**PROBLEM DETAILS:** Quote the French press grind thread word for word, starting with "As I'm still" and going on through "a big no no.".

**EXERCISE TEXT:**
────

# How course do I need to grind for french press, cafetiere?



## wilse (Nov 14, 2013)

Hi chaps

As I'm still fairly new to grinding my own beans, can anyone tell me the correct grind for French press/cafetiere?

I have a couple of bags of beans [yes supermarket ones] I won't use for my espresso's anymore [i've seen the light].

I presume it needs to be quite course... or could I do it on the settings I use for espresso, or is this a big no no.

w


----------



## Step21 (Oct 2, 2014)

There is no "correct" grind for French Press. You can use fine grinds. There's a few recent threads addressing this issue.


----------



## correctdose (Nov 16, 2014)

There is no correct grind but common guidance is pretty coarse. Most methods for French press call for 3-4 mins of brew time so needs to be pretty coarse or will get very bitter

What are you grinding on? Whatever it is probably just grind about as coarse as the machine goes and start from there. As and example I use a vario grinder, for French press I go to setting 7 or 8 (out of 9). And on porlex hand grinder when I travel I turn the adjuster screw about as far as it will go without coming off then back 3-4 clicks.

The result looks like posh, coarse rocky sea salt, as opposed to fine table salt or sand (which is about right for pour over and aeropress)

Very difficult to describe, plenty of articles and pictures on Google.


----------

────

**DATA BLOCK:**
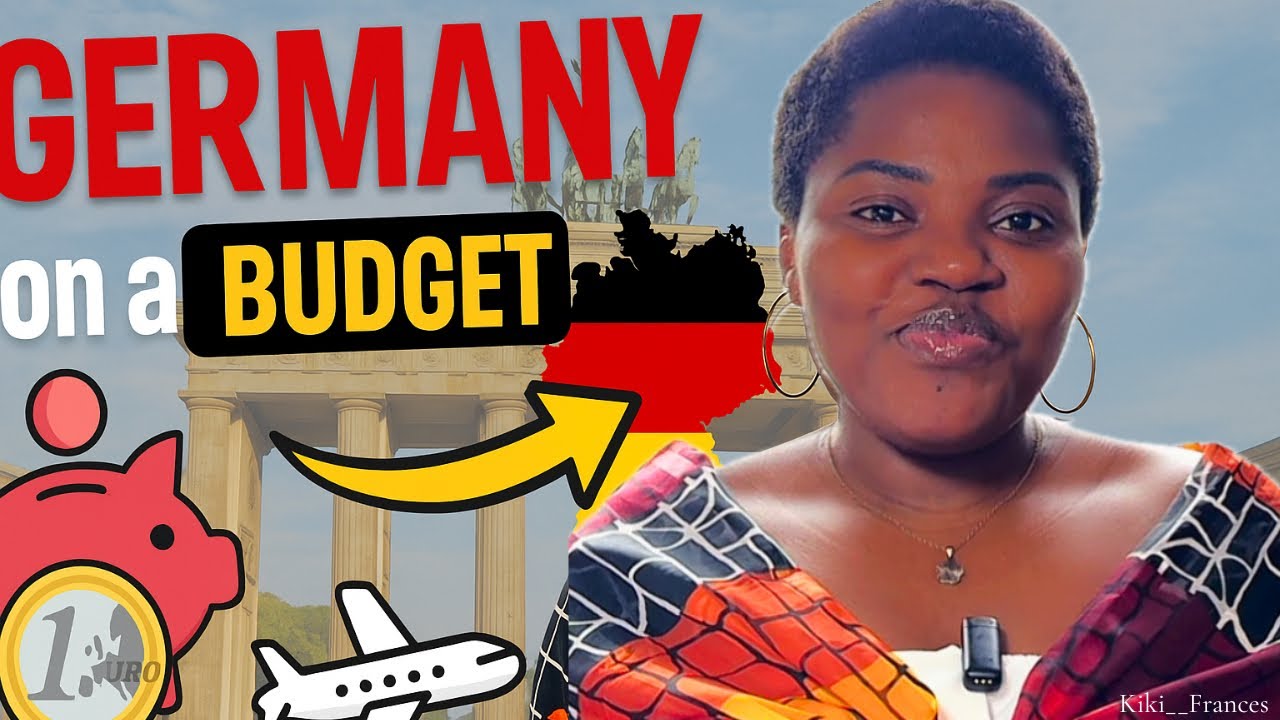 HOW TO MOVE TO GERMANY WITH LITTLE OR NO MONEY | Budget-Friendly Guide for 2025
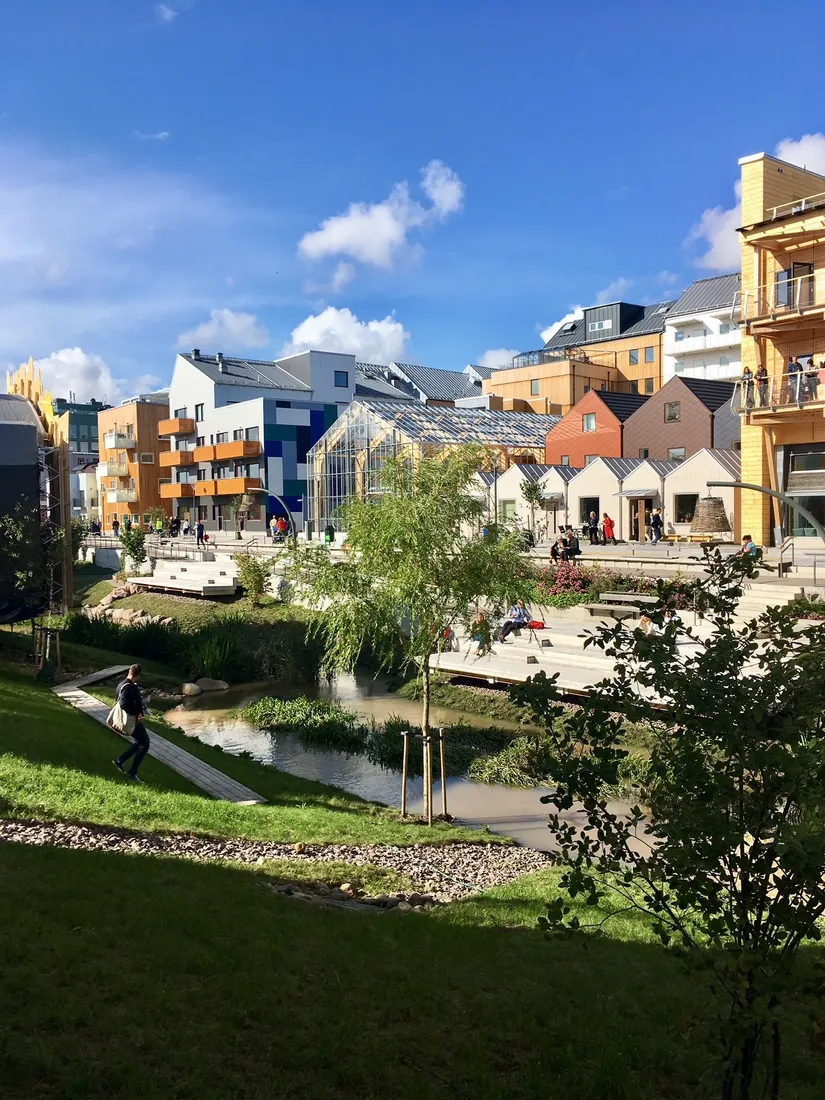 Bostadsrätt, Nanna Svartz gata 9, Vallastaden, Linköping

────

**SOLUTION BELOW:**
As I'm still fairly new to grinding my own beans, can anyone tell me the correct grind for French press/cafetiere?

I have a couple of bags of beans [yes supermarket ones] I won't use for my espresso's anymore [i've seen the light].

I presume it needs to be quite course... or could I do it on the settings I use for espresso, or is this a big no no.